I am trying to figure out why I would be getting two different outputs for the same image(s) between using ImageDataBunch.from_folder
and ImageDataBunch.single_from_classes
using the same trained model. I am hoping someone can shed some light into this. I was using the ImageDataBunch.single_from_classes
for use with Render.com but am getting totally wrong outputs (not so when using ImageDataBunch.from_folder
)
I have double checked the folder and classes list and they all match.
Using ImageDataBunch.from_folder code
: Get the right output
import fastai
from fastai.vision import *
from fastai.widgets import *
from fastai.callbacks import *
from fastai.metrics import accuracy_thresh, top_k_accuracy, error_rate, FBeta, root_mean_squared_error, mean_squared_error, mean_absolute_error
path = Path('./data/0418_Combined')
tfms = get_transforms(do_flip=True, flip_vert=True, max_rotate=0.77, max_zoom=1.07,
max_lighting=0.2, max_warp=0.2, p_affine=0.2,
p_lighting=0.2, xtra_tfms=None)
data = ImageDataBunch.from_folder(path, ds_tfms=tfms, bs=64, size=296, test='test')
data.normalize(imagenet_stats)
learn = cnn_learner(data, models.resnet152, pretrained=True, metrics=[accuracy, top_k_accuracy, error_rate], callback_fns=ShowGraph)

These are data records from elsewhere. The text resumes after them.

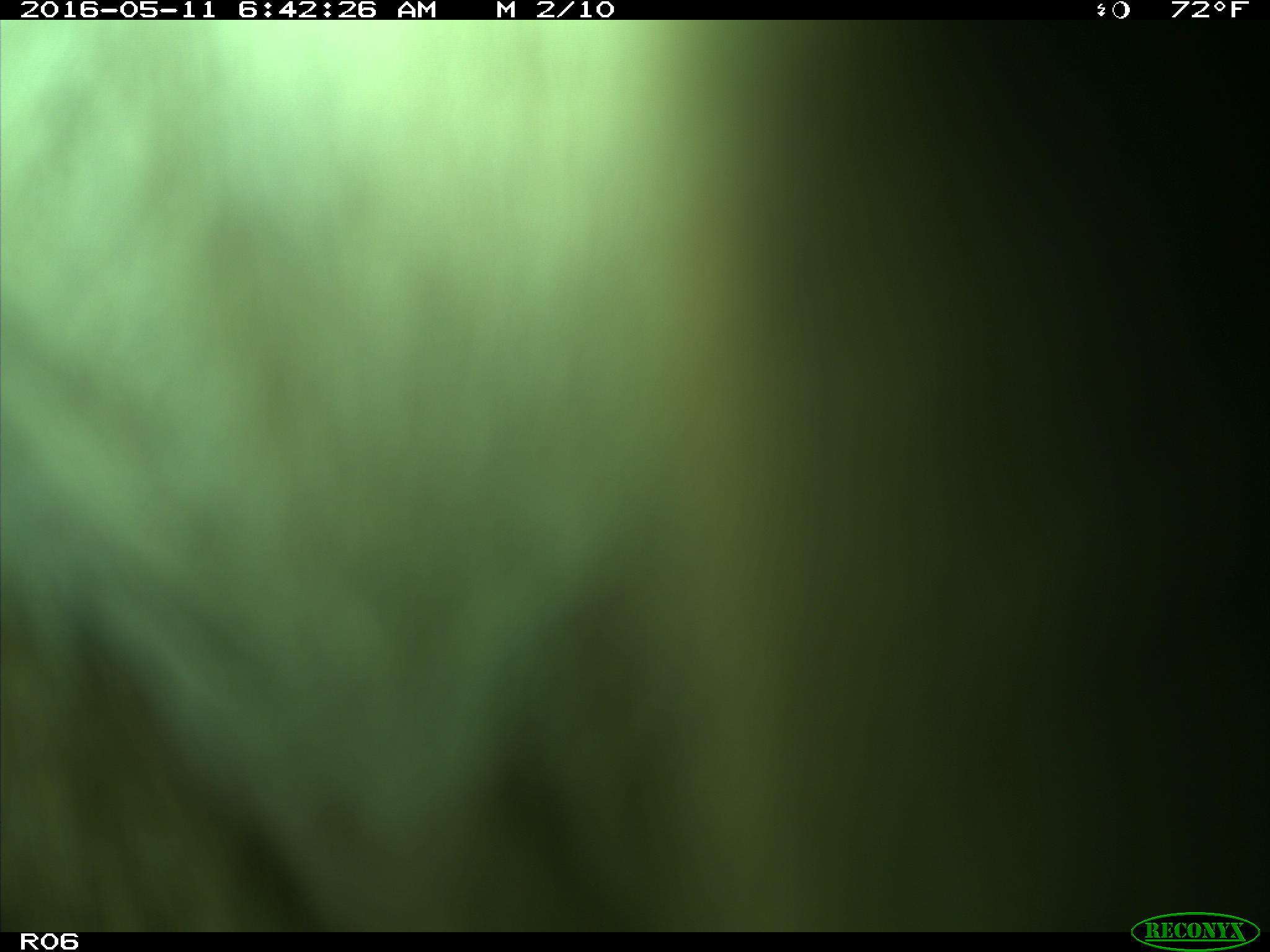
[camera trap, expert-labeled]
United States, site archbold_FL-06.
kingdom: Animalia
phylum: Chordata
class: Mammalia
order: Artiodactyla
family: Bovidae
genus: Bos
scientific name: Bos taurus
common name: domestic cow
Bos taurus (domestic cow).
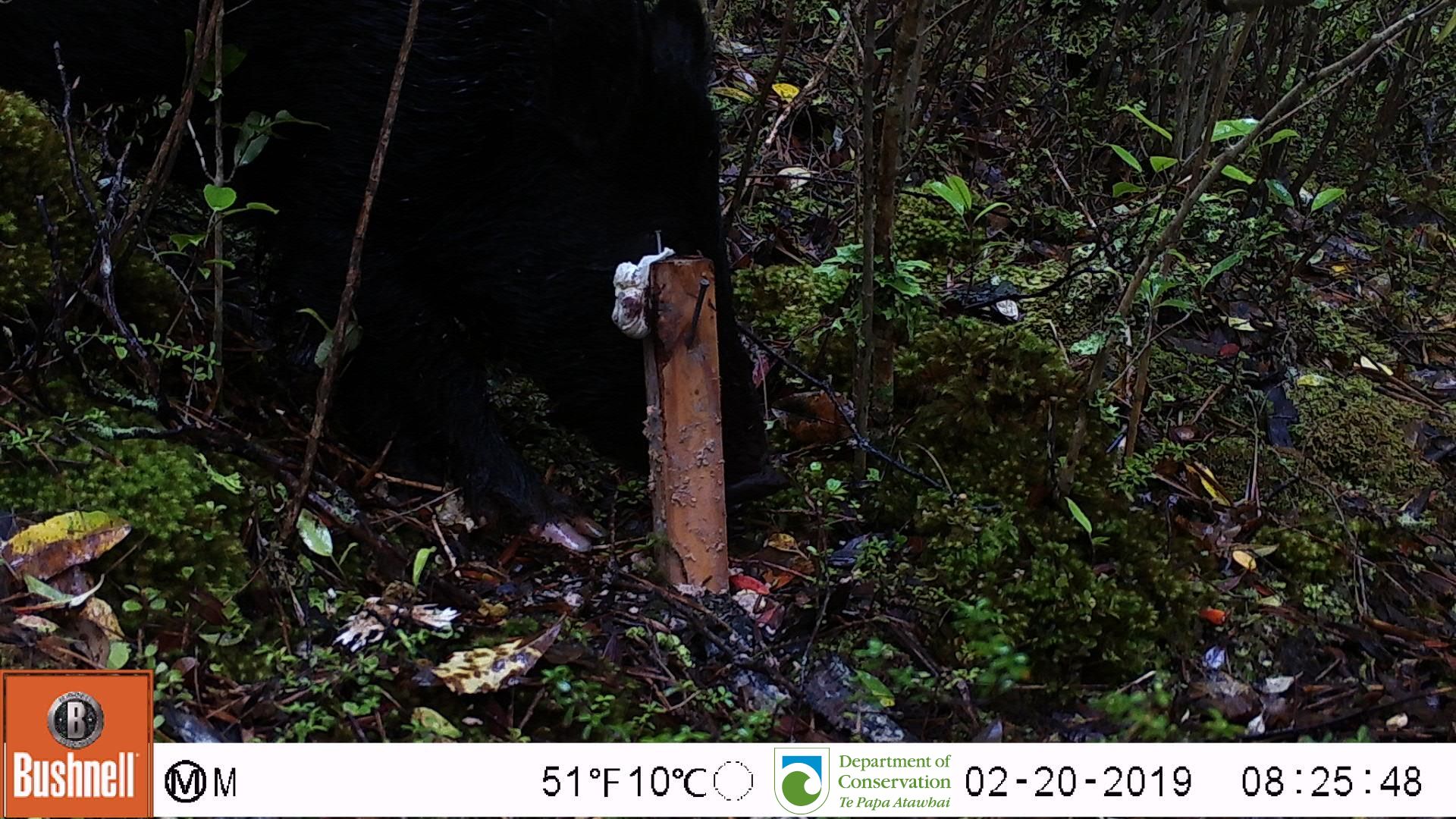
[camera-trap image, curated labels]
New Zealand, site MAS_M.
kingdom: Animalia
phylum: Chordata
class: Mammalia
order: Artiodactyla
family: Suidae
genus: Sus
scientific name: Sus scrofa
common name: pig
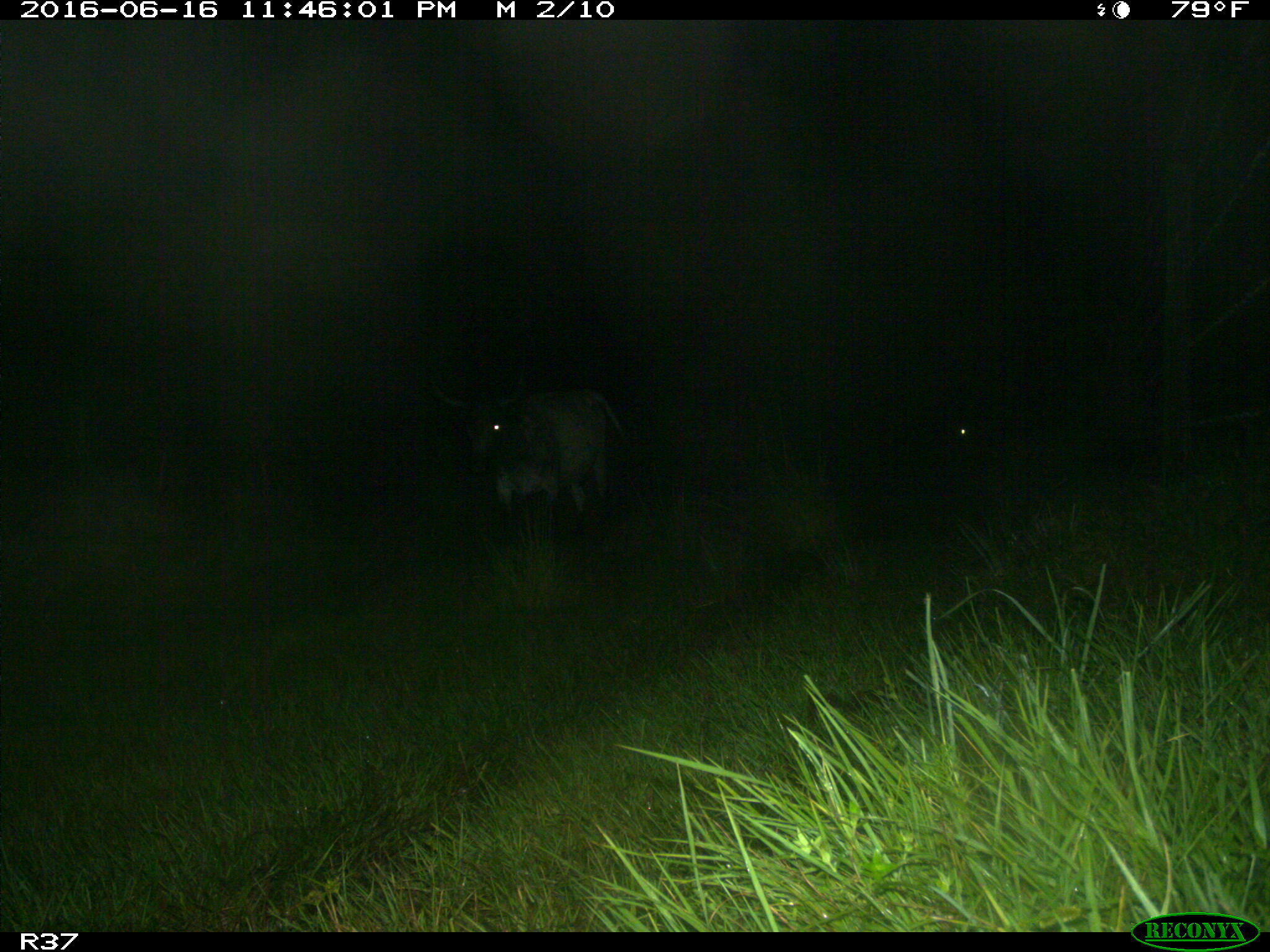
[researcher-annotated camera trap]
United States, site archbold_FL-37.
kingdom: Animalia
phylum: Chordata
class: Mammalia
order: Artiodactyla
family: Bovidae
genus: Bos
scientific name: Bos taurus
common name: domestic cow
Bos taurus (domestic cow).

learn.load('resnet152_one')
predict(img)
output: 681800513 which is correct
Using ImageDataBunch.single_from_classes
- incorrect output
import fastai
from fastai.vision import *
from fastai.widgets import *
from fastai.callbacks import *
from fastai.metrics import accuracy_thresh, top_k_accuracy, error_rate, FBeta, root_mean_squared_error, mean_squared_error, mean_absolute_error
path = Path('./data/0418_Combined')
tfms = get_transforms(do_flip=True, flip_vert=True, max_rotate=0.77, max_zoom=1.07,
max_lighting=0.2, max_warp=0.2, p_affine=0.2,
p_lighting=0.2, xtra_tfms=None)
classes = ['000937384', '000937385', '000937386', '003781800', '003781803', '003781805', '003781809', '003781811', '007812790',
'435470352', '435470353', '435470354', '605052578', '605052579', '605052580', '605052995', '605052996', '605052997',
'607930850', '607930851', '607930853', '607930855', '658620198', '658620199', '681800351', '681800352', '681800353',
'684620126', '684620127', '684620397', '000024463', '000024464', '000544179', '000544181', '000544182', '000544183',
'000544184', '000694220', '000711012', '000711013', '000711014', '000711015', '000711016', '000930753', '000932210',
'000933123', '000933125', '001725728', '001725729', '001850674', '003642337', '003781160', '003784250', '003786410',
'005910844', '005910900', '107020026', '107020027', '136680113', '136680114', '136680115', '433860356', '501110433',
'501110434', '591480006', '591480011', '620370710', '620370999', '633040693', '651620076', '651620077', '651620627',
'658620185', '658620448', '658620449', '659775036', '659775037', '669930060', '681800135', '681800136', '681800137',
'681800302', '681800303', '681800396', '681800397', '681800513', '681800517', '681800590', '681800591', '681800980',
'681800981', '683820022']
data_bunch = ImageDataBunch.single_from_classes(path, classes, ds_tfms=tfms, size=296).normalize(imagenet_stats)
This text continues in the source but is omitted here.